══ Exercise data ══

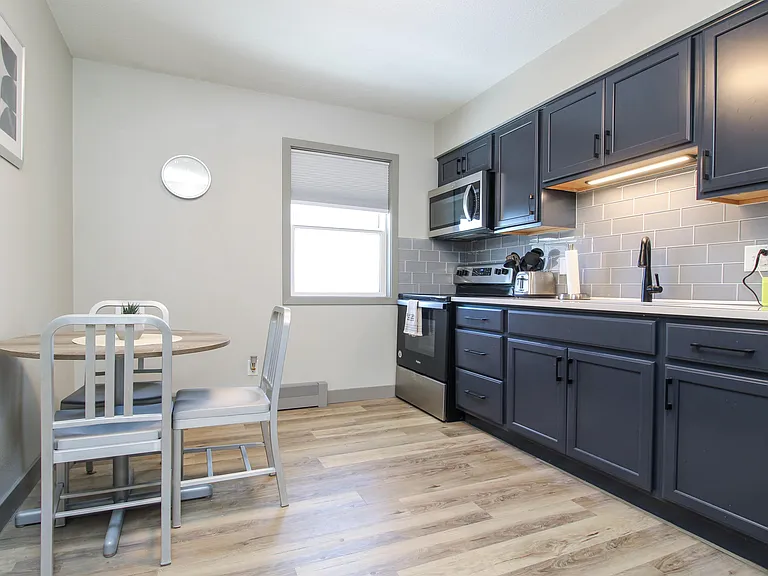 203 3rd St SE #1A — Photo 12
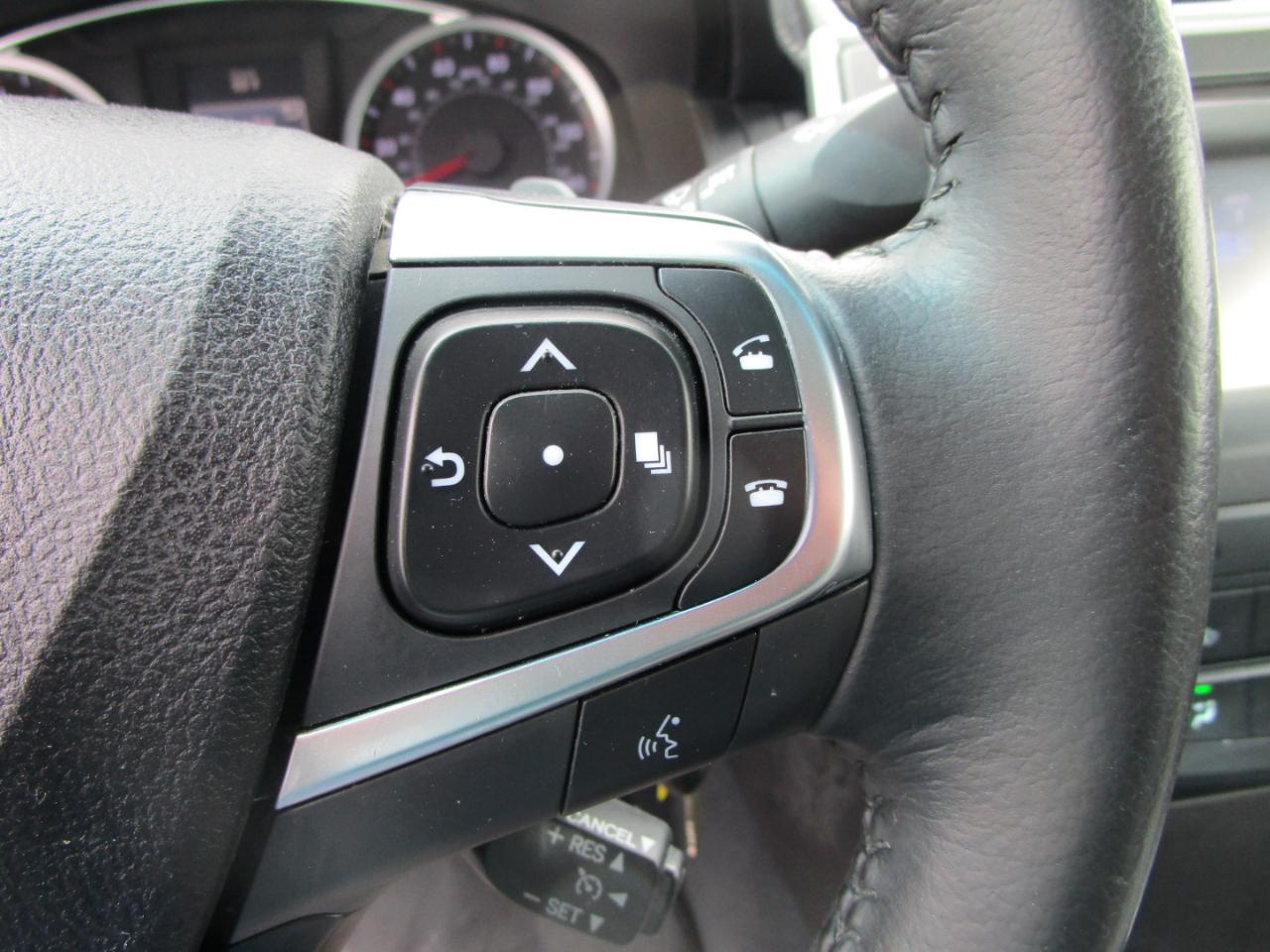 Toyota Camry 4dr Sdn I4 Auto SE (Natl) 2015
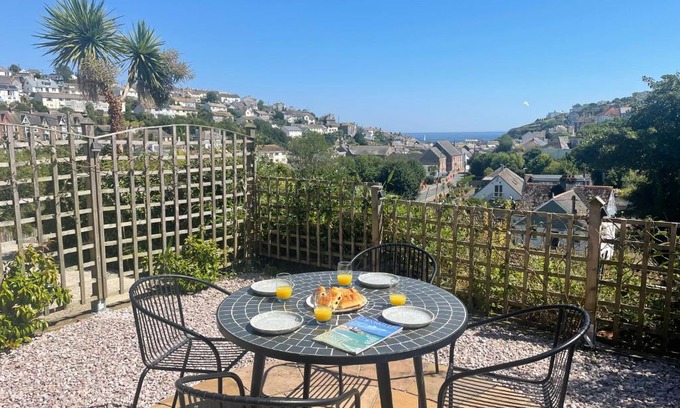 Mevagissey House | Mevagissey Holiday Home - sea view and parking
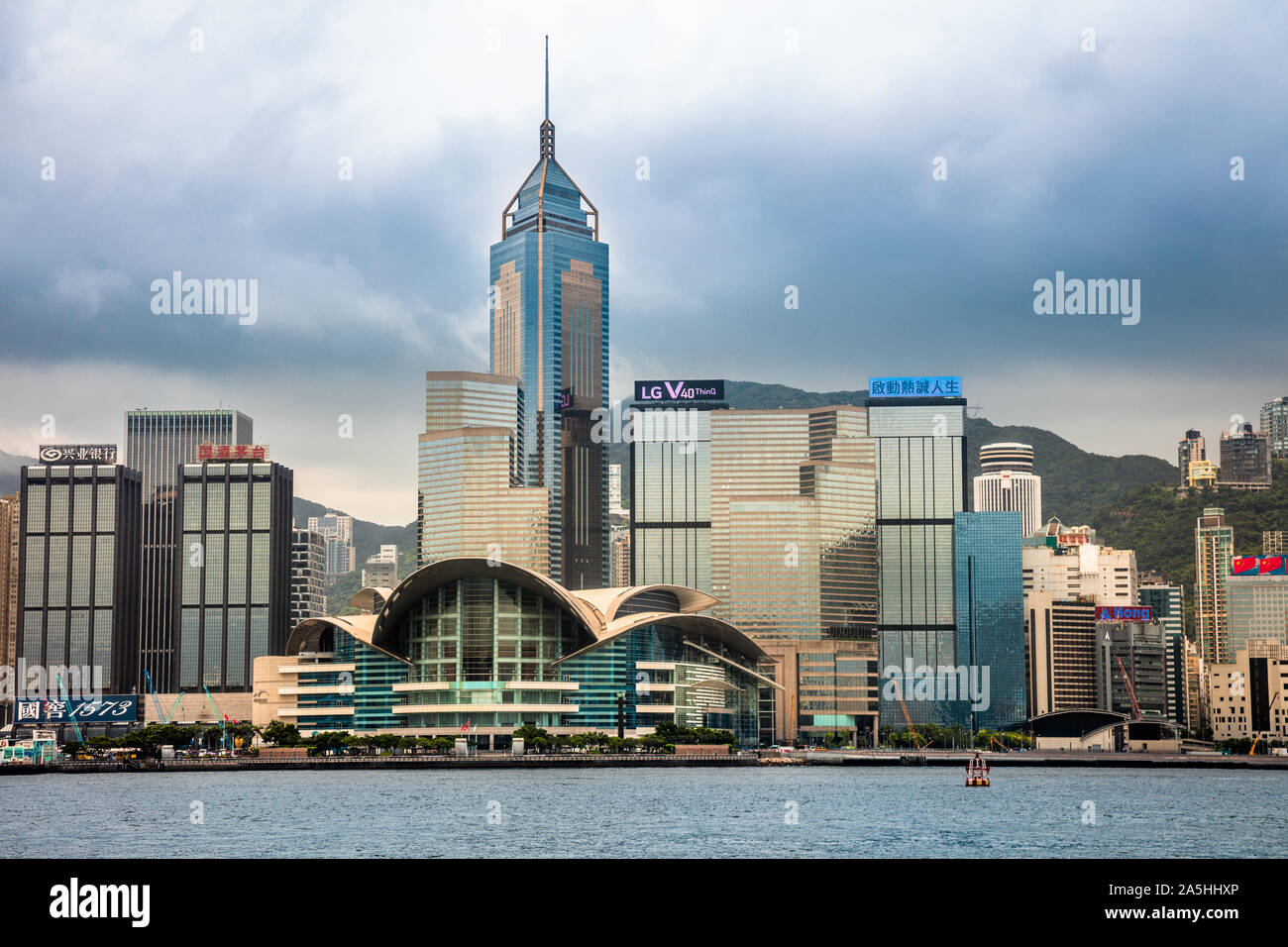 L'île de Hong Kong Skyline de Tsim Sha Tsui, avec le Hong Kong Convention Centre à l'avant-plan et Central Plaza Tower dans le dos Banque D'Images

═══

## Exercise objective
Apart from the pictures, every line of the material above is to be returned word for word.

## Task answer
 203 3rd St SE #1A — Photo 12
 Toyota Camry 4dr Sdn I4 Auto SE (Natl) 2015
 Mevagissey House | Mevagissey Holiday Home - sea view and parking
 L'île de Hong Kong Skyline de Tsim Sha Tsui, avec le Hong Kong Convention Centre à l'avant-plan et Central Plaza Tower dans le dos Banque D'Images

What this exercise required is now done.